When Congress created the Small Business Lending Fund (“SBLF”) as part of the Small Business Jobs Act of 2010, the goal was to encourage community banks to increase small business lending. But a recent government watchdog report found that about $2.1 billion--80 percent of the total fund-- was used to pay back government bailout money instead.

The report was released yesterday by the Office of the Special Inspector General for the Troubled Asset Relief Program (TARP) and revealed that of the 137 former TARP banks, 26 of them have not increased their lending to small businesses, and the remaining have only increased lending by $1.13 for each SBLF dollar they received. In comparison, non-TARP banks have increased lending by $3.45 for each SBLF dollar they received.

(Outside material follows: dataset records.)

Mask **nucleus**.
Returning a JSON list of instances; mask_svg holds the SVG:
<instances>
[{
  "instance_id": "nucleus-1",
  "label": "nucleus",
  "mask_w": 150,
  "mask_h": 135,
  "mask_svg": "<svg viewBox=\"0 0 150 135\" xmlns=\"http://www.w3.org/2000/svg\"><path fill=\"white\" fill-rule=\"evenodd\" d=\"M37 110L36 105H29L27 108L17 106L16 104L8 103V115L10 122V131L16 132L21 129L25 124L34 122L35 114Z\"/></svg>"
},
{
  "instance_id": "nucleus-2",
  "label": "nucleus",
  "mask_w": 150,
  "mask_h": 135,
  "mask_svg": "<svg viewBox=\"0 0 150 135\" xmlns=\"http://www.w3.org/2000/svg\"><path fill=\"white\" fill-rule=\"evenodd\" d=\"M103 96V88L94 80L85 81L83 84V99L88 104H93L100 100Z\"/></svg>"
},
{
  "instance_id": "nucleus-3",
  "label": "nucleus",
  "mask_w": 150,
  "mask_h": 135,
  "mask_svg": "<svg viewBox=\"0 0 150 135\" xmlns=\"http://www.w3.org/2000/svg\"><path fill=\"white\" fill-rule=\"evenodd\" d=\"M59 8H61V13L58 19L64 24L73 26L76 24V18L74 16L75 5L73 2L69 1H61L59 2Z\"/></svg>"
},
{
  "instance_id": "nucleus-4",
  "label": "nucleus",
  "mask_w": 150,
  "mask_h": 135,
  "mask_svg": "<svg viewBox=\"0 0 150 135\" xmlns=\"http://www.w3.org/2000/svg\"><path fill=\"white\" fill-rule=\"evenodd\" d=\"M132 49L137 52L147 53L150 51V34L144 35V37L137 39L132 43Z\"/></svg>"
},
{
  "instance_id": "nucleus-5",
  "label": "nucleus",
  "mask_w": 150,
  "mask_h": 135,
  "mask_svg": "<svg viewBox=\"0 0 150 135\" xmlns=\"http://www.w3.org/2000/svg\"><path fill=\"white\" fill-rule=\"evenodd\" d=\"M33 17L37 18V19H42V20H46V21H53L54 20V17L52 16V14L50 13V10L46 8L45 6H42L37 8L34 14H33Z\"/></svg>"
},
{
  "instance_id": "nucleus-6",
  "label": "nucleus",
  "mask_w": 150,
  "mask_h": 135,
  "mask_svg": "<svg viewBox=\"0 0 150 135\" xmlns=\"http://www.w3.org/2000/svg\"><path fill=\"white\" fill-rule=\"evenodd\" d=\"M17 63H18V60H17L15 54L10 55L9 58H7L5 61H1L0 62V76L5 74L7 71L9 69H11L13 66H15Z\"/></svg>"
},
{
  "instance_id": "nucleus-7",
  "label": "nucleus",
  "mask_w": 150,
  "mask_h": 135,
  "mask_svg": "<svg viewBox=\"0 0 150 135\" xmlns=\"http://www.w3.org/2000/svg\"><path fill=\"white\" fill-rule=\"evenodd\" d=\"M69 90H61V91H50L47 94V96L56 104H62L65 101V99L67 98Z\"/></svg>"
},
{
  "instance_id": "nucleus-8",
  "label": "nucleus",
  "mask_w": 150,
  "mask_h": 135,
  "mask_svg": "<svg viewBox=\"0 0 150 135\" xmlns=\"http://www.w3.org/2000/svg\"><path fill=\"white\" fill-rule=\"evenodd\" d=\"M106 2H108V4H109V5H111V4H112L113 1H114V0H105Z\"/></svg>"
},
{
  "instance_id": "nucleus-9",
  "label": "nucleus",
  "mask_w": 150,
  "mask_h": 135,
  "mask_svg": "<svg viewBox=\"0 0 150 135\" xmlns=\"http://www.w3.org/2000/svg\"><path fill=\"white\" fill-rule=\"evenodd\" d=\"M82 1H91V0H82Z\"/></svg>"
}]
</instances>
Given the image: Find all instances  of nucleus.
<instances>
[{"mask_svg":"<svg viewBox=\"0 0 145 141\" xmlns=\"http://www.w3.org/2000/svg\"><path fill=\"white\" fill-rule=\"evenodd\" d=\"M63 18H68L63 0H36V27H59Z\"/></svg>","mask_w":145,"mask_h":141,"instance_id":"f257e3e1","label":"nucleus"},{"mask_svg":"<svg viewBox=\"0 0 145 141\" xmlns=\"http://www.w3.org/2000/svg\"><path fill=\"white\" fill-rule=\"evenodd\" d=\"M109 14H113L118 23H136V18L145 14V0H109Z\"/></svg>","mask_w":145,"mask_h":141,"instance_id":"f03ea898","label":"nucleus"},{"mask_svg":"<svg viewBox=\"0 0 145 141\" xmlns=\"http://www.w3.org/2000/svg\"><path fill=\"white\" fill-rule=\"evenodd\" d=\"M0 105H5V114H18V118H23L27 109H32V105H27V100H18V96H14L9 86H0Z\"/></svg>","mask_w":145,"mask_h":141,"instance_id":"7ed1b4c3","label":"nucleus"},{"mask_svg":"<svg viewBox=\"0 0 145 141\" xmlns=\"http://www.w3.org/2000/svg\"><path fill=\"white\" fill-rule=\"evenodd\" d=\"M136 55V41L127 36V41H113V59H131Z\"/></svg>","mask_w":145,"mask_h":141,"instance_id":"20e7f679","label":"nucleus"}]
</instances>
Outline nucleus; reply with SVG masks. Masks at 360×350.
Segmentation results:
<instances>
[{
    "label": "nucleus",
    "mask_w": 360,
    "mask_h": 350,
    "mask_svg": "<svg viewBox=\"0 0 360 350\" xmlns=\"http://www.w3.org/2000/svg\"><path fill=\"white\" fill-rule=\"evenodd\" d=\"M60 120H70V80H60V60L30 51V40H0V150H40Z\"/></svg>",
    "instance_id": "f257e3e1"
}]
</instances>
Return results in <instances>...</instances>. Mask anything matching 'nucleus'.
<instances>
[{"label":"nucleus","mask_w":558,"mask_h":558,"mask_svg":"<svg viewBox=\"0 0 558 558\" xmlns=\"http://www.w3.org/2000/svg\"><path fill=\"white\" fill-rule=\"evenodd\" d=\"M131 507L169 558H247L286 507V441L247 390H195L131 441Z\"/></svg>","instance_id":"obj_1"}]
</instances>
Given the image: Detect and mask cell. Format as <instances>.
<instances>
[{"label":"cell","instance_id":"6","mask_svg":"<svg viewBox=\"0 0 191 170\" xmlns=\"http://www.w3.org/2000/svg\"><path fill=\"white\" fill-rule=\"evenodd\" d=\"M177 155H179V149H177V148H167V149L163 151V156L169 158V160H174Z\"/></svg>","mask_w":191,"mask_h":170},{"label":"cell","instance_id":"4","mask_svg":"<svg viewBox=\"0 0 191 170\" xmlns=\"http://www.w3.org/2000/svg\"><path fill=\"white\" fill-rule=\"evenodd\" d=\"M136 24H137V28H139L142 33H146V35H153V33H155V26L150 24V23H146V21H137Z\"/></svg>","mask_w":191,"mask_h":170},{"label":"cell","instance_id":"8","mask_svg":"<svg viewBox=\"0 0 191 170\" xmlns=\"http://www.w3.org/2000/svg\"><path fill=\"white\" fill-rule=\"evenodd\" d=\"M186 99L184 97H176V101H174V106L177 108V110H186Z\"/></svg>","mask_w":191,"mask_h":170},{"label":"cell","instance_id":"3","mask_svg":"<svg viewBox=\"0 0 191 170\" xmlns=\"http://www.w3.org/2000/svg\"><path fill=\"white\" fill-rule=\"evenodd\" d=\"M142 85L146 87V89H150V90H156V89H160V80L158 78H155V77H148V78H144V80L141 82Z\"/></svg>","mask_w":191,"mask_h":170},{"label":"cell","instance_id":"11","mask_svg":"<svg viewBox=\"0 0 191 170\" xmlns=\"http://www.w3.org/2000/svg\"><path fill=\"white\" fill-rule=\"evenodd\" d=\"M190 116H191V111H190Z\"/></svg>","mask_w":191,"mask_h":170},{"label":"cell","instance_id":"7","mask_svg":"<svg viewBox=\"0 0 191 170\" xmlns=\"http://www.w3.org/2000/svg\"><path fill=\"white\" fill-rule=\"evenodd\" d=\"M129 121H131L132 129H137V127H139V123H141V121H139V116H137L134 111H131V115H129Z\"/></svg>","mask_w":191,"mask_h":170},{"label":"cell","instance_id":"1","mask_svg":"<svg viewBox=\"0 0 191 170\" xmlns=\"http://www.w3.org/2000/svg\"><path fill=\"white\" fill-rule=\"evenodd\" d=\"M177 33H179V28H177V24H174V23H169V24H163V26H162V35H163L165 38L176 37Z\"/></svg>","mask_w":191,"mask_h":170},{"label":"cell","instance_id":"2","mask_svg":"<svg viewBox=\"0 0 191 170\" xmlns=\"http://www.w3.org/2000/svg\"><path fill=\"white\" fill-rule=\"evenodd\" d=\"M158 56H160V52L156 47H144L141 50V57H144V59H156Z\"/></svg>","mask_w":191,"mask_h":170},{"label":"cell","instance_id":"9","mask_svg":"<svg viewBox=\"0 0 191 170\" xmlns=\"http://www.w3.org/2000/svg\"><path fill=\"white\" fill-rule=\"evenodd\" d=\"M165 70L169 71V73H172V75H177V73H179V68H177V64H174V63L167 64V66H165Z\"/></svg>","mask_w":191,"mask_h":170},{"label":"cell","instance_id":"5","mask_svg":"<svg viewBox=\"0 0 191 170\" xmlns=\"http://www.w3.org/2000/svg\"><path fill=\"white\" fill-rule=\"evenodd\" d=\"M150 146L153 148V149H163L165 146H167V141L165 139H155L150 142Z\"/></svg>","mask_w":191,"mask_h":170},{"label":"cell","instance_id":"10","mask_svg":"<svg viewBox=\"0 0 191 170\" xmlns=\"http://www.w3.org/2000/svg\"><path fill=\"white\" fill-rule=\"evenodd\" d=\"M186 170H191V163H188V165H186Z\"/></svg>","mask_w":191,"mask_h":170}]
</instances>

How did this happen? Part of the problem seems to be oversight. To receive SBLF money, the small banks had to submit a plan for how they would increase small business lending. 

According to the report: 

Congress’ safeguard of requiring that banks submit a small-business lending plan did not have the intended effect because Treasury and the Federal banking regulators – Federal Reserve Board (“Federal Reserve”), Federal Deposit Insurance Corporation (“FDIC”), and Office of the Comptroller of the Currency (“OCC”) – did not adequately assess whether the banks’ plans to increase small-business lending were achievable – they did not focus on whether the TARP banks were prepared to lend SBLF capital. SIGTARP found that Treasury and the Federal banking regulators did not effectively communicate with each other, each claiming that the other had responsibility to assess the banks’ lending plans.

The Associated Press reported this morning that The Treasury Department "disputed the report's findings." 

So what happens now? Well, former TARP banks that received money from SBLF but failed to increase lending won' t be penalized, according to the report.

Interesting note: the phenomenon is nothing new, as more than half of the $4 billion of SBLF fund in 2011 was used by banks to pay off their TARP loans.